Dog-Eared and Dispatched: May 17, 2015
Social media and e-libraries dominate this week’s book news. We all know a story can be told in six words, but what about chunks of stories in 140 characters from your favorite authors? If that doesn’t tickle your fancy, maybe a curated subscription service for children will, particularly when it’s carrying on the tradition of Reading Rainbow. Are you ready? Set? Read!
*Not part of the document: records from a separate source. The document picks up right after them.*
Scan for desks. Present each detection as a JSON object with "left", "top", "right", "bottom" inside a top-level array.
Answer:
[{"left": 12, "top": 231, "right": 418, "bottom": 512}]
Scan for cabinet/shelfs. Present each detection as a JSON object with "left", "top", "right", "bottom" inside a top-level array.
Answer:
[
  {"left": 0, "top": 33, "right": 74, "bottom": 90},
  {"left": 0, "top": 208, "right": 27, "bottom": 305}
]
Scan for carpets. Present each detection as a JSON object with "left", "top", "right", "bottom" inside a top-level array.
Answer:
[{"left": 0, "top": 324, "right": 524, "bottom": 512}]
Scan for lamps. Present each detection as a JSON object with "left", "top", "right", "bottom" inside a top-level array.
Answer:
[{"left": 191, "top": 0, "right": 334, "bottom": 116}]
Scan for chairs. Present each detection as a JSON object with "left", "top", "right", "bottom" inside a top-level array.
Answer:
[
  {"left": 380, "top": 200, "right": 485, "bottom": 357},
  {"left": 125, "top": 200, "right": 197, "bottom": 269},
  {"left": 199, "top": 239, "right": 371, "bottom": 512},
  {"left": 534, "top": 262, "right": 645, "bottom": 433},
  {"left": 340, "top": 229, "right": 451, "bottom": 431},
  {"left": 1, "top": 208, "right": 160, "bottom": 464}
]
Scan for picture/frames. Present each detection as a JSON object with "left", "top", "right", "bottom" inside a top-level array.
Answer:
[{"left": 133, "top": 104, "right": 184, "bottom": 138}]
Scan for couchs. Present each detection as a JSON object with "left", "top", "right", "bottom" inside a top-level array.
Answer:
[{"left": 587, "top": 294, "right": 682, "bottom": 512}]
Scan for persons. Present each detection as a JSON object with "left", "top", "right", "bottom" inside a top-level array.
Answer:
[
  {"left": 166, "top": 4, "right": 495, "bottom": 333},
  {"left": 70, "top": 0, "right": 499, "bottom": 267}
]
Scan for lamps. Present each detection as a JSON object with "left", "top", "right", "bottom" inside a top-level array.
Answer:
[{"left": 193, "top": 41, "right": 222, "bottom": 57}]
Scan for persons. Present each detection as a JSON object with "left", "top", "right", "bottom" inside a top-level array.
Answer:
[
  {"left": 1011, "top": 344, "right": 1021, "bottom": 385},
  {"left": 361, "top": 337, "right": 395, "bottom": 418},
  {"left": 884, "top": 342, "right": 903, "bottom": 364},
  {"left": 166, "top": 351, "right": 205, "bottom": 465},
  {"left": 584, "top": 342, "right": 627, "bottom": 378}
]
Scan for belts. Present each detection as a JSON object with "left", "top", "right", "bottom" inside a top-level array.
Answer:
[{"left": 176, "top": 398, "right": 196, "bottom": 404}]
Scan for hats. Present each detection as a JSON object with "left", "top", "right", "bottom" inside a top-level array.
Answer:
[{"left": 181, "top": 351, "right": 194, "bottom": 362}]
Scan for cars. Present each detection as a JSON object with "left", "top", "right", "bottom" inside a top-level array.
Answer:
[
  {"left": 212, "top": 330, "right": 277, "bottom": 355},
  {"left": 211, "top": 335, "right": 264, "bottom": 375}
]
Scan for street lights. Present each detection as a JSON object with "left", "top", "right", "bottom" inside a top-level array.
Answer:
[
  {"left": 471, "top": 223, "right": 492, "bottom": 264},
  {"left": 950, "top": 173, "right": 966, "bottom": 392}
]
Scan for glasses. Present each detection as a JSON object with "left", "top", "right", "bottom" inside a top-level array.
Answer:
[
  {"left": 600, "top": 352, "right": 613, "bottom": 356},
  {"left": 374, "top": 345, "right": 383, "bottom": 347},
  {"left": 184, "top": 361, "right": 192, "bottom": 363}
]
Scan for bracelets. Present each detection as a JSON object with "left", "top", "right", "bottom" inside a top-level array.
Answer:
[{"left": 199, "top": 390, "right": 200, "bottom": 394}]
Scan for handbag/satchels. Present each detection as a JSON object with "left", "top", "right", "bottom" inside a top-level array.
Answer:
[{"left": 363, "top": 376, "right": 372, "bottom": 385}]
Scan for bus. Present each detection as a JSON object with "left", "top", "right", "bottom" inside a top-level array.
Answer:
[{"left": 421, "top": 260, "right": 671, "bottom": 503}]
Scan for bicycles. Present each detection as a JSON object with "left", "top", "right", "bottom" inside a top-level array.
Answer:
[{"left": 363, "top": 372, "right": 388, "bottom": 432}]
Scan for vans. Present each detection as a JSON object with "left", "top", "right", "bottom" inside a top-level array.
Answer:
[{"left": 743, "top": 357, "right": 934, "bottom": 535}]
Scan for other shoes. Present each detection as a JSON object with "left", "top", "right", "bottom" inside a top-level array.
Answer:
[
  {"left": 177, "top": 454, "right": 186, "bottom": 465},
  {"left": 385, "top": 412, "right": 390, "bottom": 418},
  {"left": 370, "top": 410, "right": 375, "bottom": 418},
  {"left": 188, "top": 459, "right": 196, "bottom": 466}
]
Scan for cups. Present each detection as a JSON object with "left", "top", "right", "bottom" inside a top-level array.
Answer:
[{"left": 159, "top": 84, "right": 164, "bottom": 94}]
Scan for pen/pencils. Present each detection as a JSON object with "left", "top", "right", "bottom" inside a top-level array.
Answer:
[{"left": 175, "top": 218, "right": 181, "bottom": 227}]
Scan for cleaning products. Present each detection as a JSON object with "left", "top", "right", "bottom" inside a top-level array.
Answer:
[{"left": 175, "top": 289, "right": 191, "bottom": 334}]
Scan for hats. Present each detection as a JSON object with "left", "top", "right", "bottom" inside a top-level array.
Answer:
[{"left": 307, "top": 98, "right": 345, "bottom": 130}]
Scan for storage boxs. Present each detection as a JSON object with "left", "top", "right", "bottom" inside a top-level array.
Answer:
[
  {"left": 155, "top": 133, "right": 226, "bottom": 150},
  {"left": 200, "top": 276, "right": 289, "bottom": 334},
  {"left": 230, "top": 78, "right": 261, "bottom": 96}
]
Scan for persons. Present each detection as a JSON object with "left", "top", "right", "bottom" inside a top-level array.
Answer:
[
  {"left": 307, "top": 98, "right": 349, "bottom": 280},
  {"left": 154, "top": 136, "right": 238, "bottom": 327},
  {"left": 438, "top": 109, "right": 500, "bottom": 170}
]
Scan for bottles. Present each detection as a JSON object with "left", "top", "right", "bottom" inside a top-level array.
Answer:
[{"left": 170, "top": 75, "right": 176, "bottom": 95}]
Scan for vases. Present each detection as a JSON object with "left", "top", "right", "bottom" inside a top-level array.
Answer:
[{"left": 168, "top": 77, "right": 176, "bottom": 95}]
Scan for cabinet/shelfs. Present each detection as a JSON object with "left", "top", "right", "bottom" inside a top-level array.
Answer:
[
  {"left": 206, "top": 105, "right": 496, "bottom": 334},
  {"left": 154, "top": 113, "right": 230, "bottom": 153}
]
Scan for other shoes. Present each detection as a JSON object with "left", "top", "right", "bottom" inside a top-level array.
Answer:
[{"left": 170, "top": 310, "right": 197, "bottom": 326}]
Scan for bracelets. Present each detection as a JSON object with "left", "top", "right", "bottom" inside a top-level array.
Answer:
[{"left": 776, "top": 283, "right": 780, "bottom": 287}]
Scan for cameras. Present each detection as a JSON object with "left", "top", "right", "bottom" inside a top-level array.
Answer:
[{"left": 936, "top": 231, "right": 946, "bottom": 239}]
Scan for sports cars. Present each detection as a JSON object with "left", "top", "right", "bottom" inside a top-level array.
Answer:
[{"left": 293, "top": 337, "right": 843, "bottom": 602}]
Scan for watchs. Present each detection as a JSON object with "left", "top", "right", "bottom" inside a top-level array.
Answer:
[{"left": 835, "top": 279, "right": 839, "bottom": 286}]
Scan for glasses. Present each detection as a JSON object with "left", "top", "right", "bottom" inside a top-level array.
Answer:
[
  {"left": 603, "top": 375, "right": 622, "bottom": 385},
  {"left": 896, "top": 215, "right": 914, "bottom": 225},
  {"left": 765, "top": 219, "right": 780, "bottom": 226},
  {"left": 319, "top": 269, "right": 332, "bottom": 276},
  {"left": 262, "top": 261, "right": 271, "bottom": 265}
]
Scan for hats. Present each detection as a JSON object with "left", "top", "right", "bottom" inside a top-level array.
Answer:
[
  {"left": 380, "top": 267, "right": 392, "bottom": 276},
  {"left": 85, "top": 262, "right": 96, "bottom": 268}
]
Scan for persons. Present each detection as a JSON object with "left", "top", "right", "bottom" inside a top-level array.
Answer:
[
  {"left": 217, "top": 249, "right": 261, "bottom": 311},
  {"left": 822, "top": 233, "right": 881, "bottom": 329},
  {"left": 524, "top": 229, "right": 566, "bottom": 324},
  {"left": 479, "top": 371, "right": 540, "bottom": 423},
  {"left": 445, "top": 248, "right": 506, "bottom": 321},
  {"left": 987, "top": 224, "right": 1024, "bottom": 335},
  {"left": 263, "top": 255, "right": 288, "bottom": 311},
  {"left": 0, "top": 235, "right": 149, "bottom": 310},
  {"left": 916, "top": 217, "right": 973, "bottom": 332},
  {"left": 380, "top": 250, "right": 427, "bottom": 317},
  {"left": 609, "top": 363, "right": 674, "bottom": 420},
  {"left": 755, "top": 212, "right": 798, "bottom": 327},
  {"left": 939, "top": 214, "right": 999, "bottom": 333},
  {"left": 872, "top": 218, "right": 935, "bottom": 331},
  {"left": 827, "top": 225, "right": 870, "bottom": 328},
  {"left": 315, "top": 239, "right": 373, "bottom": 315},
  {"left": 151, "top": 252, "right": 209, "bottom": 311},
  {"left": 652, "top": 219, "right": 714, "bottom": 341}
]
The annual week-long celebration of tweeted stories by well-known and not-so-well-known authors #Twitterfiction week is in full swing. This year’s participants included such notables as Patrick Rothfuss, Lemony Snicket, Margaret Atwood, and more. Since 2012, #twitterfiction has been for readers and writers to enjoy; participants are encouraged to tell a story from their own account, in a single tweet, or in the voice of a character. [MobyLives, Twitter Fiction Festival, Twitter Blog]
On May 13, LeVar Burton launched Skybrary, an inspiring side effect of his wildly successful Kickstarter campaign from a year ago. The new service is a subscription-based digital library targeting children ages 2 to 9, and currently has a digital library of 500 curated titles numbering. Additionally, the service includes over 150 video “field trips” to accompany the available titles. Of the project, Burton says, “The importance of developing a passion for the written word can not be overstated – children who love to read have the greatest tool to reach their highest potential.” [Reading Rainbow, Kickstarter, Entrepreneur]
- Mental Floss takes a look at booksellers’ secrets and the habits of inconsiderate bookbuyers.
- Kim Kardashian’s Selfish book has sparked a discussion about the future foundation of good writing.
- Continuing the airlines’ budding relationship with author readings and the literary community, Kobo introduced a free e-book platform for Southwest Airlines’ passengers.
- On the education front, Amazon launches a cloud computing education program.
- Jane Friedman examines whether or not literary journals are in trouble in an age of colloquialisms and shorter attention spans.
- An e-book obsessed Kindle reader falls back in love with print in Japan, where print undisputedly dominates and most bookstores have yet to build their websites.
- Publisher’s Weekly covers the questions an author needs to ask when it comes to hybrid publishers.